When you drink these it's like having a bad party guest in your bladder. Your bladder wants it to leave.

So instead of the bladder signalling when stretched to capacity it's signally because it's irritated. When this happens on a regular basis the stretch receptors become over sensitive and will signal when the bladder is barely full.

Leading to more urges and frequent trips to the bathroom.

Tip 2

An urge is a signal not a command.

Because your bladder may signal when it's not actually full you need to be aware of when it's actually appropriate to pee.

During pregnancy, your frequency will increase, but not by much and not until later trimesters.

You can still work within the normal range of every 2 to 4 hour during wakeful hours to pee.

So when you feel the need to pee, ask yourself "when was the last time I went to the bathroom?"

If your answer is 1 hour ago, you may not really need to go. If your answer is 2 hours or more then good to go.

Tip 3

Drink throughout the day rather than large amounts all at once.

Sometimes we forget to drink or we get busy that when we remember we down a whole bunch of water at once.
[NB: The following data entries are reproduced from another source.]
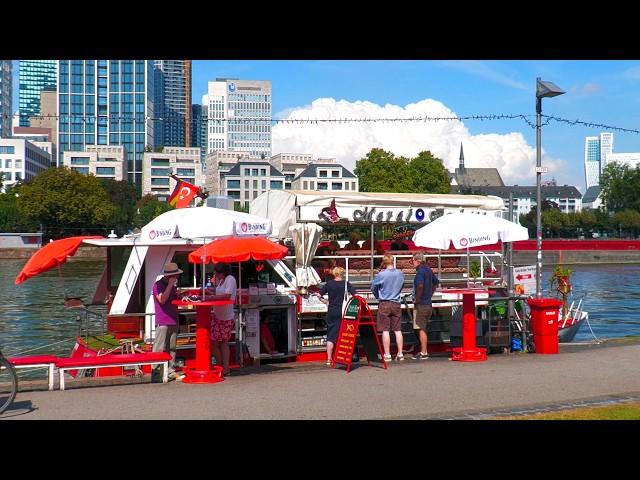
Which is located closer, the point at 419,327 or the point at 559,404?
the point at 559,404

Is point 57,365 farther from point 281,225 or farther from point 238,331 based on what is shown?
point 281,225

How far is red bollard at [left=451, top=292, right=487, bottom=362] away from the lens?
13438 millimetres

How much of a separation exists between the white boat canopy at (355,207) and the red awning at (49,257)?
4.12 metres

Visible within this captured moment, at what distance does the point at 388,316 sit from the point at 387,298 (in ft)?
0.98

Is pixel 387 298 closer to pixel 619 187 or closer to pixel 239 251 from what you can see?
pixel 239 251

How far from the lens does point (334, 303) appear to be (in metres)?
13.0

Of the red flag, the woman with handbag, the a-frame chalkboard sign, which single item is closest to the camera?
the a-frame chalkboard sign

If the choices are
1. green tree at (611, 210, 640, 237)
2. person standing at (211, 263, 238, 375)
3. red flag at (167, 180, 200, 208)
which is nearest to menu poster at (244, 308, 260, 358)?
person standing at (211, 263, 238, 375)

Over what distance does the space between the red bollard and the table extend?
417 cm

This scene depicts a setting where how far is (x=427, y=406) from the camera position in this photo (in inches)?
379

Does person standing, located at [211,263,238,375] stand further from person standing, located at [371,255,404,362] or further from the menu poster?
person standing, located at [371,255,404,362]

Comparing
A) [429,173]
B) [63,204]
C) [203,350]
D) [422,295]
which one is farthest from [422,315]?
[63,204]
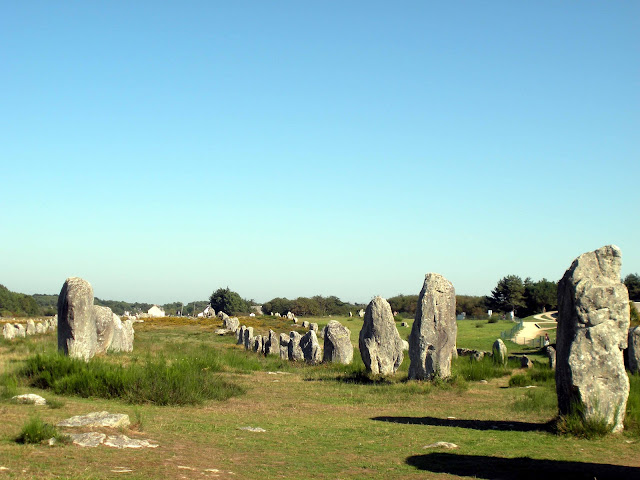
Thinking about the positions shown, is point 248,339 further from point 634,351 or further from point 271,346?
point 634,351

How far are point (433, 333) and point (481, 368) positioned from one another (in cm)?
327

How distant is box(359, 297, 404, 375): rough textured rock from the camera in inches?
810

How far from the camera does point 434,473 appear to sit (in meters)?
8.34

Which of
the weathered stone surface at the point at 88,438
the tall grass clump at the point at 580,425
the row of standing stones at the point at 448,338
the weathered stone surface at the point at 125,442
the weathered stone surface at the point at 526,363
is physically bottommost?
the weathered stone surface at the point at 526,363

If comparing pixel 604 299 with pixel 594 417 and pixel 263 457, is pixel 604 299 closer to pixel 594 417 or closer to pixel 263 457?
pixel 594 417

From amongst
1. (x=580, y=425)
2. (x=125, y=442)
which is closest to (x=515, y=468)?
(x=580, y=425)

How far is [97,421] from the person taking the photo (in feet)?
31.1

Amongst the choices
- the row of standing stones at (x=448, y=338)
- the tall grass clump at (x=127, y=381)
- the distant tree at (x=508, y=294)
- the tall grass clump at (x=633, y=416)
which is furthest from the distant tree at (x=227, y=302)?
the tall grass clump at (x=633, y=416)

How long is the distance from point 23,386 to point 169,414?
4431 millimetres

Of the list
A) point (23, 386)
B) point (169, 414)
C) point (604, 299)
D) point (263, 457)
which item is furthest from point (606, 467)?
point (23, 386)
This puts the bladder under more pressure to function. And during pregnancy when space comes at a premium your bladder is going to have a hard time holding on to the pee if it's walls can't expand enough.

Tip 4

Know how to contract and relax your pelvic floor.
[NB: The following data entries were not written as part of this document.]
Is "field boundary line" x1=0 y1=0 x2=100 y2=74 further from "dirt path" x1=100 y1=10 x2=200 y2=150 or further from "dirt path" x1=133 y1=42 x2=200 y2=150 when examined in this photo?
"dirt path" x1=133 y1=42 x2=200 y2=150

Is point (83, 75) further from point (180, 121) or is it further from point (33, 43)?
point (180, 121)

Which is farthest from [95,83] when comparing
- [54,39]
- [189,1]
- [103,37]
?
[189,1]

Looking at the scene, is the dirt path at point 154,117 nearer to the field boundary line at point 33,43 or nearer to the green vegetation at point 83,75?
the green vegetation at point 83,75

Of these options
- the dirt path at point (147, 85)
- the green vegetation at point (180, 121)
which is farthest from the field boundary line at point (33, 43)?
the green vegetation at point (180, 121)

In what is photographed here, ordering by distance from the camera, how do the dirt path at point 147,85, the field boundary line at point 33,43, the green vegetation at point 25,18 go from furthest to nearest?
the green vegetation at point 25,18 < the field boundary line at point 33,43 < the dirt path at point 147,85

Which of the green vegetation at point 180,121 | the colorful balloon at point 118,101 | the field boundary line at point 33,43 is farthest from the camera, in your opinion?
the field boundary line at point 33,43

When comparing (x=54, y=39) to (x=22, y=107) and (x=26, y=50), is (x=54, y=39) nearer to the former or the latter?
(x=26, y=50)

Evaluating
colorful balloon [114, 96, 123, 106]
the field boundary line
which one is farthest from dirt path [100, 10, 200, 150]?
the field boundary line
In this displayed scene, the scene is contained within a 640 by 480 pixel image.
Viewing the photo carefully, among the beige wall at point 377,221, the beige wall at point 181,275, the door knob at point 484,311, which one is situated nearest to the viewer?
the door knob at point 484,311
Your pelvic floor works with your bladder to function. Not only does it keep the bladder in proper position it involuntarily contracts to keep pee in and relaxes to let pee out.

When you feel an urge and your brain decides if it's time to pee or not, it'll message the pelvic floor to stay closed until you reach the toilet and then to relax when seated.

Sometimes you'll need to voluntarily contract the pelvic floor to make it to the bathroom. By contracting your pelvic floor it can help ease the urge and make sure no pee leaks out.

But then once you reach the toilet you need to know how to fully relax the pelvic floor (so no hovering ladies!) to pee.

Tip 5

With the extra weight, less space and weakened core there is also the possibility of leaking pee when pressure is placed on the bladder.

To prevent that from happening you need to energize and activate your deep core to keep the pee in.

The deep core includes the pelvic floor (bottom), transverse abdominus (front), respiratory diaphragm (top) and multifidus (back). When they are all activated at the same time you create a support all around the pelvis.

So whenever you sneeze, cough, laugh, lift, push, pull, or anything else you do that you feel pressure down into the pelvis contract your deep core.

These tips will come in handy through out your pregnancy and beyond.